This from an article written by the BBC
on 25 October 2012. Let’s revisit this…The world’s oldest undeciphered writing system, which has so far defied attempts to uncover its 5,000-year-old secrets, could be about to be decoded by Oxford University academics.
This international research project is already casting light on a lost bronze age middle eastern society where enslaved workers lived on rations close to the starvation level.
“I think we are finally on the point of making a breakthrough,” says Jacob Dahl, fellow of Wolfson College, Oxford and director of the Ancient World Research Cluster.
Dr Dahl’s secret weapon is being able to see this writing more clearly than ever before.
In a room high up in the Ashmolean Museum in Oxford, above the Egyptian mummies and fragments of early civilisations, a big black dome is clicking away and flashing out light.
This device, part sci-fi, part-DIY, is providing the most detailed and high quality images ever taken of these elusive symbols cut into clay tablets. This is Indiana Jones with software.
This way of capturing images, developed by academics in Oxford and Southampton, is being used to help decode a writing system called proto-Elamite, used between around 3200BC and 2900BC in a region now in the south west of modern Iran.

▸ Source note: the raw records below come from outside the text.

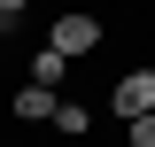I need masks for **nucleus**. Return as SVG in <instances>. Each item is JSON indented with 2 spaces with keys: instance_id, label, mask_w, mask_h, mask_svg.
I'll list each match as a JSON object with an SVG mask.
<instances>
[{
  "instance_id": "f257e3e1",
  "label": "nucleus",
  "mask_w": 155,
  "mask_h": 147,
  "mask_svg": "<svg viewBox=\"0 0 155 147\" xmlns=\"http://www.w3.org/2000/svg\"><path fill=\"white\" fill-rule=\"evenodd\" d=\"M109 109L124 116V124H140V116H155V70H132L109 85Z\"/></svg>"
},
{
  "instance_id": "f03ea898",
  "label": "nucleus",
  "mask_w": 155,
  "mask_h": 147,
  "mask_svg": "<svg viewBox=\"0 0 155 147\" xmlns=\"http://www.w3.org/2000/svg\"><path fill=\"white\" fill-rule=\"evenodd\" d=\"M47 47H54L62 62H70V54H93V47H101V23H93V16H62Z\"/></svg>"
},
{
  "instance_id": "7ed1b4c3",
  "label": "nucleus",
  "mask_w": 155,
  "mask_h": 147,
  "mask_svg": "<svg viewBox=\"0 0 155 147\" xmlns=\"http://www.w3.org/2000/svg\"><path fill=\"white\" fill-rule=\"evenodd\" d=\"M16 116L23 124H54V93L47 85H16Z\"/></svg>"
},
{
  "instance_id": "20e7f679",
  "label": "nucleus",
  "mask_w": 155,
  "mask_h": 147,
  "mask_svg": "<svg viewBox=\"0 0 155 147\" xmlns=\"http://www.w3.org/2000/svg\"><path fill=\"white\" fill-rule=\"evenodd\" d=\"M62 70H70V62H62L54 47H39V54H31V85H47V93H54V85H62Z\"/></svg>"
},
{
  "instance_id": "39448f33",
  "label": "nucleus",
  "mask_w": 155,
  "mask_h": 147,
  "mask_svg": "<svg viewBox=\"0 0 155 147\" xmlns=\"http://www.w3.org/2000/svg\"><path fill=\"white\" fill-rule=\"evenodd\" d=\"M54 124H62V132H70V139H85V124H93V116L78 109V101H54Z\"/></svg>"
},
{
  "instance_id": "423d86ee",
  "label": "nucleus",
  "mask_w": 155,
  "mask_h": 147,
  "mask_svg": "<svg viewBox=\"0 0 155 147\" xmlns=\"http://www.w3.org/2000/svg\"><path fill=\"white\" fill-rule=\"evenodd\" d=\"M132 147H155V116H140V124H132Z\"/></svg>"
}]
</instances>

And the Oxford team think that they could be on the brink of understanding this last great remaining cache of undeciphered texts from the ancient world.
Tablet computer
Dr Dahl, from the Oriental Studies Faculty, shipped his image-making device on the Eurostar to the Louvre Museum in Paris, which holds the most important collection of this writing.
The clay tablets were put inside this machine, the Reflectance Transformation Imaging System, which uses a combination of 76 separate photographic lights and computer processing to capture every groove and notch on the surface of the clay tablets.
It allows a virtual image to be turned around, as though being held up to the light at every possible angle.
These images will be publicly available online, with the aim of using a kind of academic crowdsourcing.
He says it’s misleading to think that codebreaking is about some lonely genius suddenly understanding the meaning of a word. What works more often is patient teamwork and the sharing of theories. Putting the images online should accelerate this process.
Making it even harder to decode is the fact that it’s unlike any other ancient writing style. There are no bi-lingual texts and few helpful overlaps to provide a key to these otherwise arbitrary looking dashes and circles and symbols.
This is a writing system – and not a spoken language – so there’s no way of knowing how words sounded, which might have provided some phonetic clues.
Dr Dahl says that one of the really important historical significances of this proto-Elamite writing is that it was the first ever recorded case of one society adopting writing from another neighbouring group.
But infuriatingly for the codebreakers, when these proto-Elamites borrowed the concept of writing from the Mesopotamians, they made up an entirely different set of symbols.
Why they should make the intellectual leap to embrace writing and then at the same time re-invent it in a different local form remains a puzzle.
But it provides a fascinating snapshot of how ideas can both spread and change.
In terms of written history, this is the very remote past. But there is also something very direct and almost intimate about it too.
You can see fingernail marks in the clay. These neat little symbols and drawings are clearly the work of an intelligent mind.
Dr Dahl remains passionate about what this work says about such societies, digging into the deepest roots of civilisation. This is about where so much begins. For instance, proto-Elamite was the first writing ever to use syllables.
If Macbeth talked about the “last syllable of recorded time”, the proto-Elamites were there for the first.
And with sufficient support, Dr Dahl says that within two years this last great lost writing could be fully understood.